Where an entry holds an image, leave the image out; otherwise reproduce the entry exactly.

Top of DATA TO PROCESS

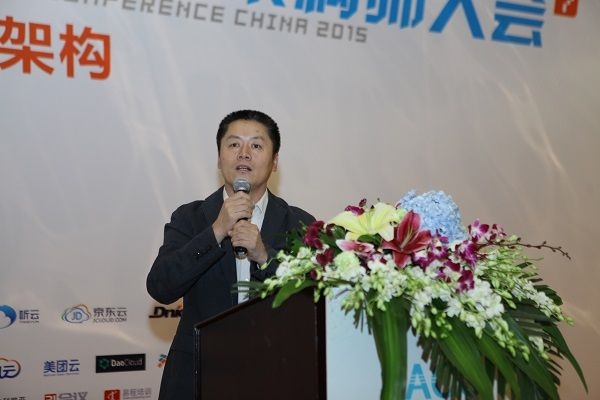 中国电子集团中国信息安全研究院副院长-张向宏.JPG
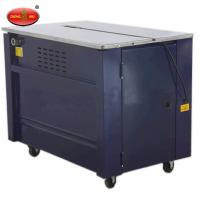 Buy cheap Box Strapping Machine For Sale KZ900 Box Carton Strapping Machine from wholesalers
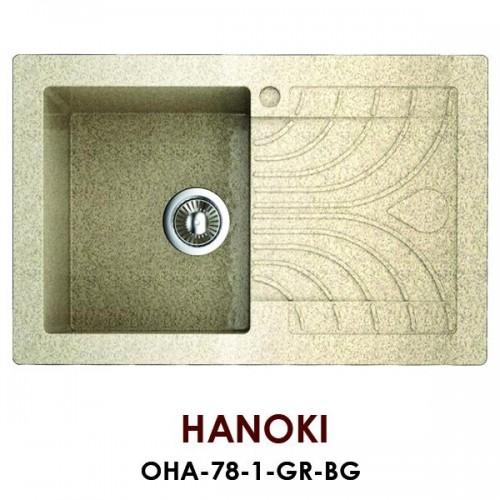 Мойка Omoikiri Hanoki OHA-78-1-GR-BG, бежевый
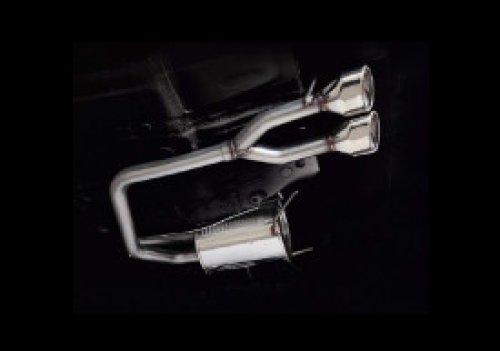échappement  5Zigen Super Lap 5z-bch10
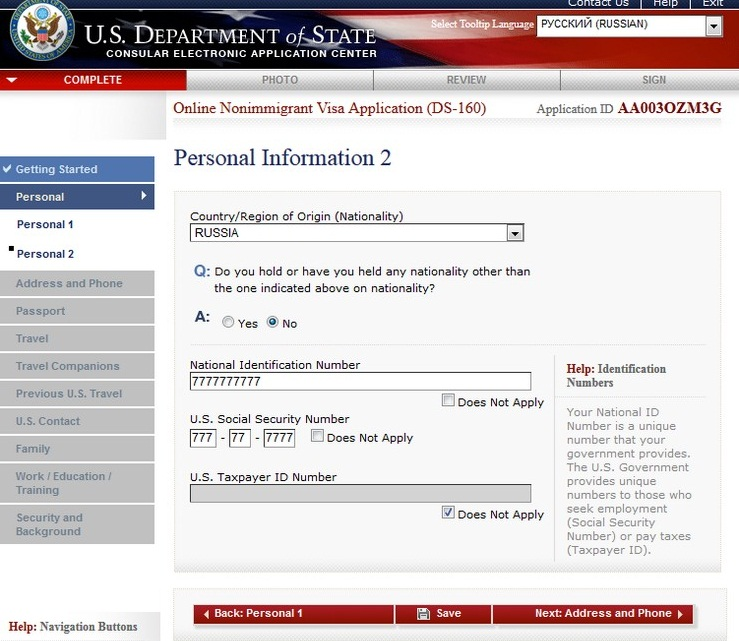 Personal Information 2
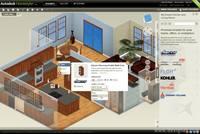 онлайн проектирование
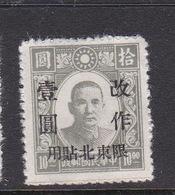 China North-Eastern Provinces  SG 2 1946 Dr Sun Yat-sen $ 1 On $ 10 Green,mint - Chine Du Nord-Est 1946-48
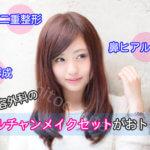 メイクなしでオルチャン顔♡おトクなプチ整形を東京美容外科で!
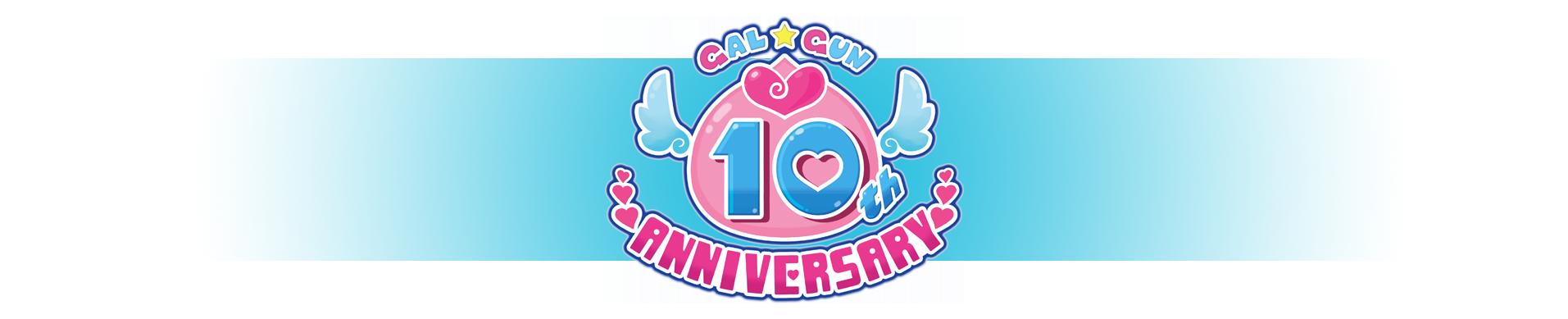 Gal Gun 10th Anniversary Badge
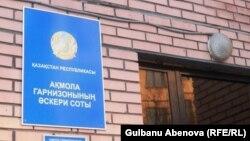 Астанадағы әскери сот ғимараты. (Көрнекі сурет)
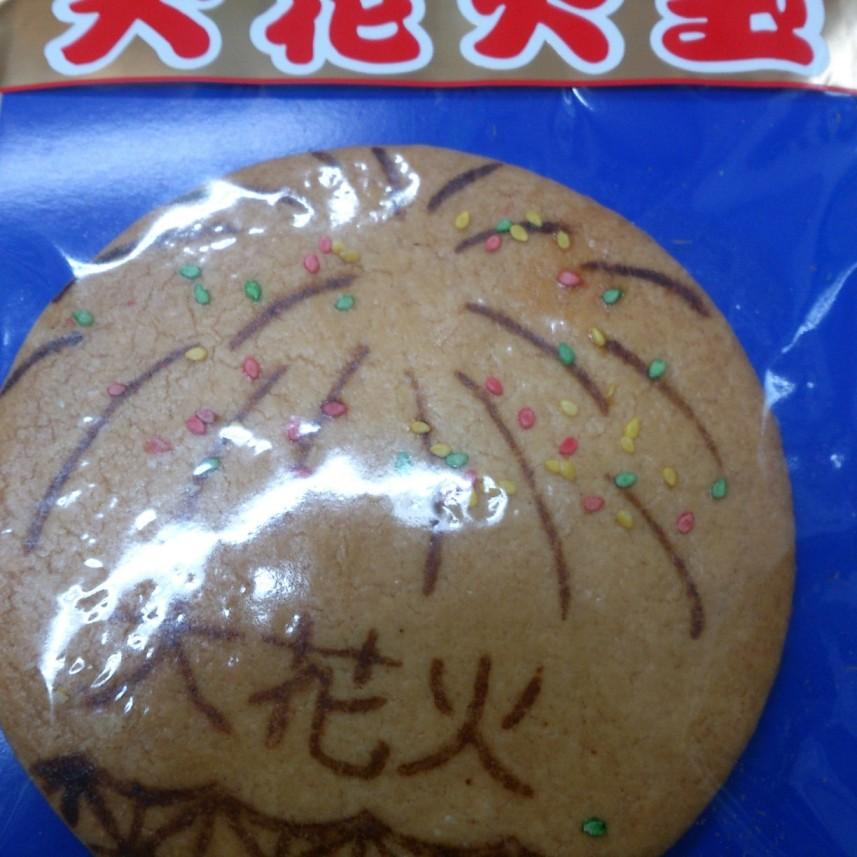 20120901174815_photo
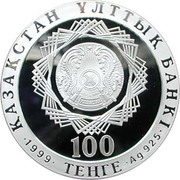 100 tenge - Abroad of The Millenium – obverse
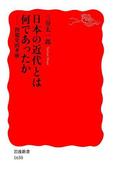 日本の近代とは何であったか-問題史的考察(岩波新書)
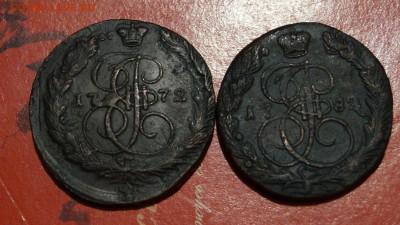 5 копеек 4штуки 1772.1782,1870,1875г - DSC00742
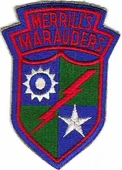 Merrills Marauders Regulation Military Patch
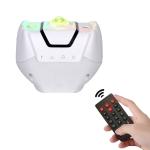 SC523-Z01 Smart Speaker Control Nebula Projector Light Help Sleep Bedroom Children Night Light, Light color: Remote Control Style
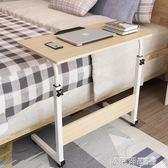 便捷折疊桌 簡約懶人書桌折疊桌現代床邊移動小桌子電腦桌臺式家用簡易學習桌 MKS 歐萊爾藝術館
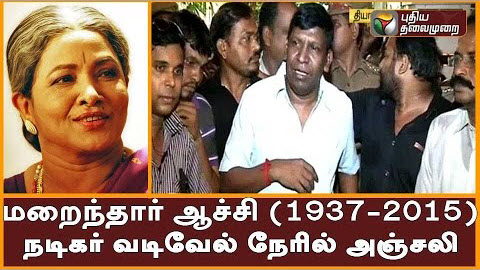 vadivelu pays tribute to aachi manorama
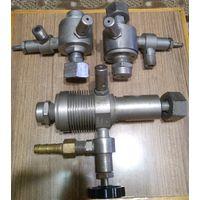 Газовое оборудование (арматура) - вентили, переходники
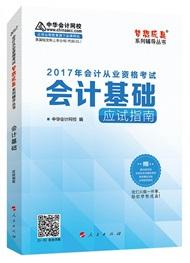 2017会计基础应试指南电子书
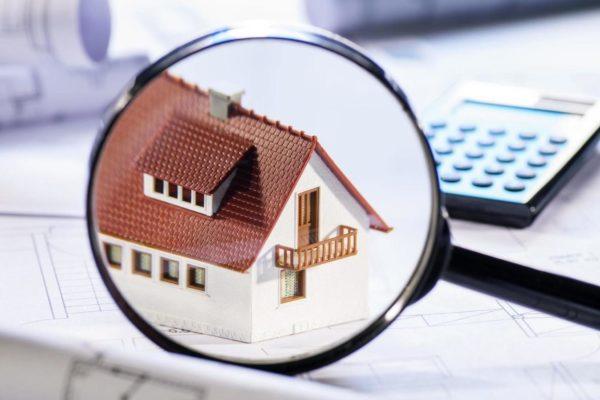 Оформление ипотеки по ВНЖ
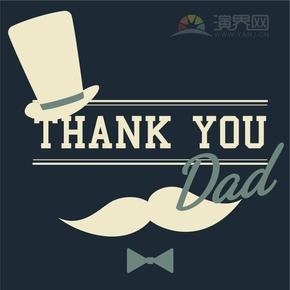 简单清新歌颂赞扬父亲父亲节卡通图宣传海报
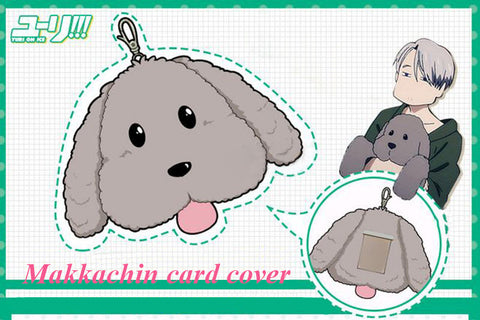 Victor and Makkachin card holder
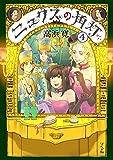 ニュクスの角灯 4 (乱コミックス)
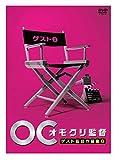 オモクリ監督ゲスト監督作品集3 DVD
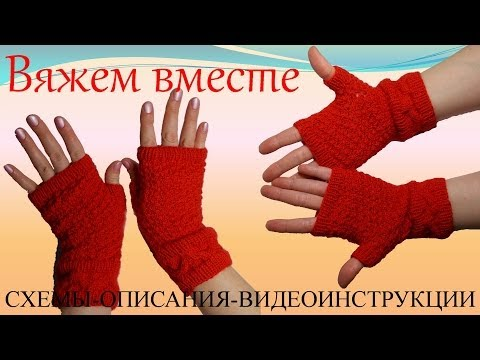 вязать перчатки спицами видео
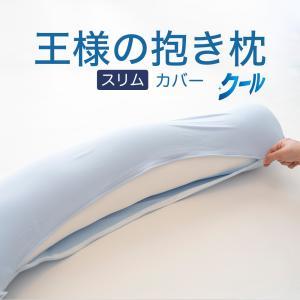 抱き枕カバー (王様の抱き枕クール Sサイズ用 )追加/取替用ピロケース メール便対応 makura
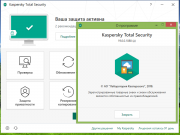 Kaspersky Total Security 2019 установить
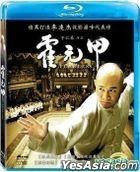 霍元甲 (Blu-ray) (台湾版)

Bottom of DATA TO PROCESS

EXERCISE RESPONSE:
 中国电子集团中国信息安全研究院副院长-张向宏.JPG
 Buy cheap Box Strapping Machine For Sale KZ900 Box Carton Strapping Machine from wholesalers
 Мойка Omoikiri Hanoki OHA-78-1-GR-BG, бежевый
échappement  5Zigen Super Lap 5z-bch10
 Personal Information 2
 онлайн проектирование
 China North-Eastern Provinces  SG 2 1946 Dr Sun Yat-sen $ 1 On $ 10 Green,mint - Chine Du Nord-Est 1946-48
 メイクなしでオルチャン顔♡おトクなプチ整形を東京美容外科で!
 Gal Gun 10th Anniversary Badge
 Астанадағы әскери сот ғимараты. (Көрнекі сурет)
 20120901174815_photo
 100 tenge - Abroad of The Millenium – obverse
 日本の近代とは何であったか-問題史的考察(岩波新書)
 5 копеек 4штуки 1772.1782,1870,1875г - DSC00742
 Merrills Marauders Regulation Military Patch
 SC523-Z01 Smart Speaker Control Nebula Projector Light Help Sleep Bedroom Children Night Light, Light color: Remote Control Style
 便捷折疊桌 簡約懶人書桌折疊桌現代床邊移動小桌子電腦桌臺式家用簡易學習桌 MKS 歐萊爾藝術館
 vadivelu pays tribute to aachi manorama
 Газовое оборудование (арматура) - вентили, переходники
 2017会计基础应试指南电子书
 Оформление ипотеки по ВНЖ
 简单清新歌颂赞扬父亲父亲节卡通图宣传海报
 Victor and Makkachin card holder
 ニュクスの角灯 4 (乱コミックス)
 オモクリ監督ゲスト監督作品集3 DVD
 вязать перчатки спицами видео
 抱き枕カバー (王様の抱き枕クール Sサイズ用 )追加/取替用ピロケース メール便対応 makura
 Kaspersky Total Security 2019 установить
 霍元甲 (Blu-ray) (台湾版)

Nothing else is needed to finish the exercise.